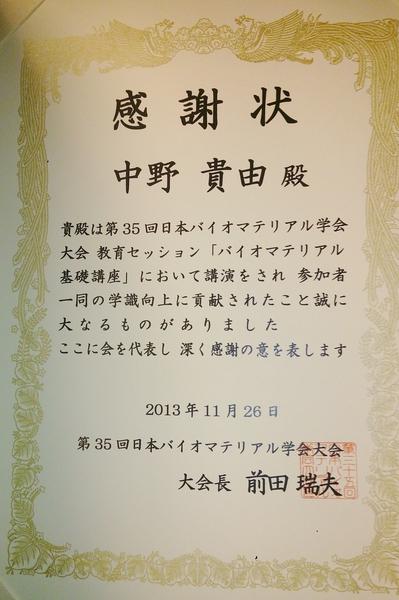 感謝状 バイオマテリアル学会20131126.jpg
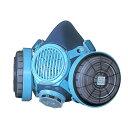 興研 防塵マスク 取替え式 7191DK-03型 (RL3) 防じんマスク 粉塵 作業用 医療用 作業マスク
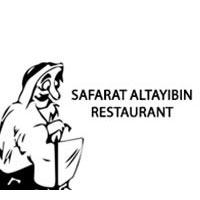 Sufrat Altaybeen Restaurant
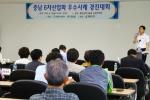 6월 19일 열린 충남6차산업화 우수사례 경진대회 모습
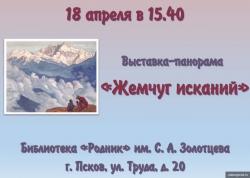 Жемчуг исканий, выставка - панорама (0+)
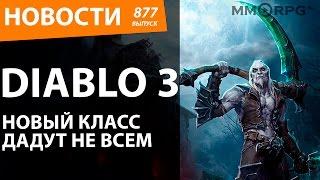 Diablo 3. Новый класс дадут не всем. Новости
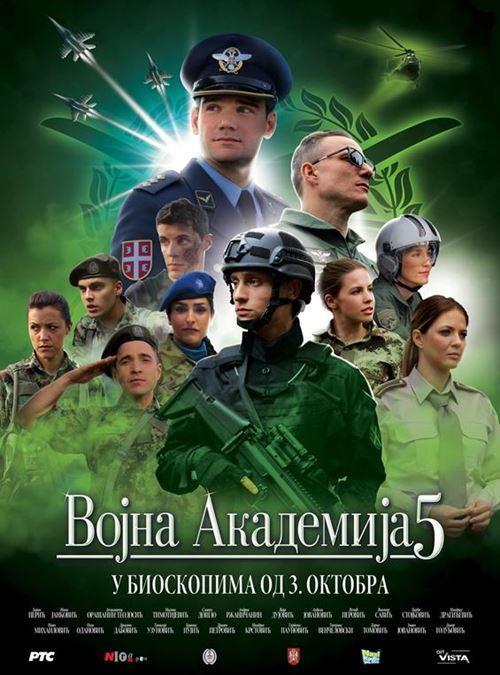 Vojna akademija 5 od 03.10.2019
________________
The records above are to be quoted exactly, with all pictures left out.

 感謝状 バイオマテリアル学会20131126.jpg
 興研 防塵マスク 取替え式 7191DK-03型 (RL3) 防じんマスク 粉塵 作業用 医療用 作業マスク
 Sufrat Altaybeen Restaurant
 6월 19일 열린 충남6차산업화 우수사례 경진대회 모습
 Жемчуг исканий, выставка - панорама (0+)
 Diablo 3. Новый класс дадут не всем. Новости
 Vojna akademija 5 od 03.10.2019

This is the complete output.